» Exercise details: Rewrite the lines from the start through the line containing "Answer: white stucco", changing "wooden fence" to "timber fence" and leaving everything else unchanged.

» Record set:
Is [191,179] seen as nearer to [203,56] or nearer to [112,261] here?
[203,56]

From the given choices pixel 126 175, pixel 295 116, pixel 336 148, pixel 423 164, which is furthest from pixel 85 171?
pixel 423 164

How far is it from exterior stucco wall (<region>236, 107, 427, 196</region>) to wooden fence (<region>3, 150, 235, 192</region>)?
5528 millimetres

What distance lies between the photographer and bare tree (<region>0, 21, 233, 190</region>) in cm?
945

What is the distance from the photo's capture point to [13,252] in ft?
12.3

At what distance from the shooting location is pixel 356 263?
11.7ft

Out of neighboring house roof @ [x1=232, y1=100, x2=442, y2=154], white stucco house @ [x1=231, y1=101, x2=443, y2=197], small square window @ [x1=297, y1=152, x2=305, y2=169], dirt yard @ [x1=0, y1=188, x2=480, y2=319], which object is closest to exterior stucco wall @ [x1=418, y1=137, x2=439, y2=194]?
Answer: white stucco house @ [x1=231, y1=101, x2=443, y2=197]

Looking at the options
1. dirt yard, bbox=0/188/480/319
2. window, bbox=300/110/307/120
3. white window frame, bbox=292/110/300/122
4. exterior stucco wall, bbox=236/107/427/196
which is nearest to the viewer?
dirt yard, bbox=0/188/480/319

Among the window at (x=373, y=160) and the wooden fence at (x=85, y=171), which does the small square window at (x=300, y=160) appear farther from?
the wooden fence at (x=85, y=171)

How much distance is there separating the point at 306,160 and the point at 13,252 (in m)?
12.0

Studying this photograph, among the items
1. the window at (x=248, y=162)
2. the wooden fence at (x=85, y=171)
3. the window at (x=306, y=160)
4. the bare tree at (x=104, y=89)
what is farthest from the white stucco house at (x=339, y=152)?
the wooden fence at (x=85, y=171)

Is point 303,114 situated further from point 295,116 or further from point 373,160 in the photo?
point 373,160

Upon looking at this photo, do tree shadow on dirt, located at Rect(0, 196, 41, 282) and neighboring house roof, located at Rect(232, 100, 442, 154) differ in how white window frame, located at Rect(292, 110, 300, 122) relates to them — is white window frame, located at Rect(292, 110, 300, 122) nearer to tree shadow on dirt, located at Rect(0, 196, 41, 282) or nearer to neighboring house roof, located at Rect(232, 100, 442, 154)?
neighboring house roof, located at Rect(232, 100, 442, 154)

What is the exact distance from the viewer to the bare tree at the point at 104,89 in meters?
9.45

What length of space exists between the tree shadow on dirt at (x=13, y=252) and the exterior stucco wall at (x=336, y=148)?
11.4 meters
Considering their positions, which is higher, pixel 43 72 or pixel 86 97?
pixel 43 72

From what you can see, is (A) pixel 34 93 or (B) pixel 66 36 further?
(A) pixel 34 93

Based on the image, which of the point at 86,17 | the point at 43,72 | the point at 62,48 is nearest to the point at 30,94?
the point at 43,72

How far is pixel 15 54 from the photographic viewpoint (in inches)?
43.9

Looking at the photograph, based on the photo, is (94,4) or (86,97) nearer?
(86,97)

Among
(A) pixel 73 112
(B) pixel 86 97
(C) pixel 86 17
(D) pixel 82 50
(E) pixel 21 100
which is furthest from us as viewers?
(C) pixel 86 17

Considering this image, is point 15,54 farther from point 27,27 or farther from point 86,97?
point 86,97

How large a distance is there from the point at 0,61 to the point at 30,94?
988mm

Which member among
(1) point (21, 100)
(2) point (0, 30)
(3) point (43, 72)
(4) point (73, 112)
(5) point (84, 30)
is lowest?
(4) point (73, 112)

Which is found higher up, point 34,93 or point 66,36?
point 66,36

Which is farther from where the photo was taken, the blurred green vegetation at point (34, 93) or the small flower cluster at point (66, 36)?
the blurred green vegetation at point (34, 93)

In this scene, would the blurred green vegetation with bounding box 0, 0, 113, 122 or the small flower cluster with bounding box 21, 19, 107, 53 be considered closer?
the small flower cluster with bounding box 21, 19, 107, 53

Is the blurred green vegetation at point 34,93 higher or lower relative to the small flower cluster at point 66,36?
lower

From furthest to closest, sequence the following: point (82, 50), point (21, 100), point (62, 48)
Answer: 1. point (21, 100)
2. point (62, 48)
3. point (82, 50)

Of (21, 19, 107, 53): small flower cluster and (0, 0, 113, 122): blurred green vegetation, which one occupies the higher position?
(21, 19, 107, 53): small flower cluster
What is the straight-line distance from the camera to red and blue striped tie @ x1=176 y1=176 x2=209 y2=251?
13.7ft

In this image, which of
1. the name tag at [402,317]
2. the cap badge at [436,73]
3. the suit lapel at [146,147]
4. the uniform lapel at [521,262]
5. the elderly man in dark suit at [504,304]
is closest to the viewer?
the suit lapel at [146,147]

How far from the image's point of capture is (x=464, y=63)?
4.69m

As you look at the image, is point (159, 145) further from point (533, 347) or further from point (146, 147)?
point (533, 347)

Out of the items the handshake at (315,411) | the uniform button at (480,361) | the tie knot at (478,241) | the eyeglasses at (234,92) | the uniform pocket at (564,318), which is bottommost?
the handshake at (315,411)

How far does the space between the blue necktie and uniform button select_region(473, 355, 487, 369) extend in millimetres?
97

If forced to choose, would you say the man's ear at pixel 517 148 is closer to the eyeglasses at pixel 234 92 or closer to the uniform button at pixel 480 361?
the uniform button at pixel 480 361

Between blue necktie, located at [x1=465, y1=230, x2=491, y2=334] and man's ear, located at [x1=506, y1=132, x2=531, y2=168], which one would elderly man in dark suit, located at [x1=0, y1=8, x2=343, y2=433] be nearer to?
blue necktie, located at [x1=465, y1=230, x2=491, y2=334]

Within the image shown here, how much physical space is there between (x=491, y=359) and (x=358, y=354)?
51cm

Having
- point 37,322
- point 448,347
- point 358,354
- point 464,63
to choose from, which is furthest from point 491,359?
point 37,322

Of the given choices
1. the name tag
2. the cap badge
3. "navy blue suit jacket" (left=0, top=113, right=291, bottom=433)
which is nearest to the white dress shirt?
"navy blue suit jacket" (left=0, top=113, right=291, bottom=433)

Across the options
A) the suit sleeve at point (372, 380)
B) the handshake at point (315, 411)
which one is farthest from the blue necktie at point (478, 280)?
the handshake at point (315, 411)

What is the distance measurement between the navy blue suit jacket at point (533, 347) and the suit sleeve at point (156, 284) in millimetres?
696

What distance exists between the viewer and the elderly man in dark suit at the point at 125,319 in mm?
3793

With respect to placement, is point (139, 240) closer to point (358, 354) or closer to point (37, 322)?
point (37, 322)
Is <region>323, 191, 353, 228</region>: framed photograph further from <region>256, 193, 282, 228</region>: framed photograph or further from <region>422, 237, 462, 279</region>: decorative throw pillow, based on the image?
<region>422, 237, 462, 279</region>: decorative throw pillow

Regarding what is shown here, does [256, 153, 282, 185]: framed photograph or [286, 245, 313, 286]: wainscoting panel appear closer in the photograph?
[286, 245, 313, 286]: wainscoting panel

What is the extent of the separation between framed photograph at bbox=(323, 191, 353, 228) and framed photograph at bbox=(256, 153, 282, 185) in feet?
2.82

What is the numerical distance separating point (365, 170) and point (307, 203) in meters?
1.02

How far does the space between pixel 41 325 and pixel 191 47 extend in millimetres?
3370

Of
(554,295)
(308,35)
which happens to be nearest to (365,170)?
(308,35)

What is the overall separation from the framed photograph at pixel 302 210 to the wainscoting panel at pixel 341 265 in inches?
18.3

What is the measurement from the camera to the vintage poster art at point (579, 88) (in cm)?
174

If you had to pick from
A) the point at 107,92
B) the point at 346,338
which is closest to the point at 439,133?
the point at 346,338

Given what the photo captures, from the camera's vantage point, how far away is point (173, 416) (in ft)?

» Output for this exercise:
Is [191,179] seen as nearer to [203,56] or nearer to [112,261] here?
[203,56]

From the given choices pixel 126 175, pixel 295 116, pixel 336 148, pixel 423 164, which is furthest from pixel 85 171?
pixel 423 164

How far is it from exterior stucco wall (<region>236, 107, 427, 196</region>) to timber fence (<region>3, 150, 235, 192</region>)?
5528 millimetres

What distance lies between the photographer and bare tree (<region>0, 21, 233, 190</region>) in cm?
945

What is the distance from the photo's capture point to [13,252] in ft?
12.3

At what distance from the shooting location is pixel 356 263?
11.7ft

Out of neighboring house roof @ [x1=232, y1=100, x2=442, y2=154], white stucco house @ [x1=231, y1=101, x2=443, y2=197], small square window @ [x1=297, y1=152, x2=305, y2=169], dirt yard @ [x1=0, y1=188, x2=480, y2=319], which object is closest to exterior stucco wall @ [x1=418, y1=137, x2=439, y2=194]?
Answer: white stucco house @ [x1=231, y1=101, x2=443, y2=197]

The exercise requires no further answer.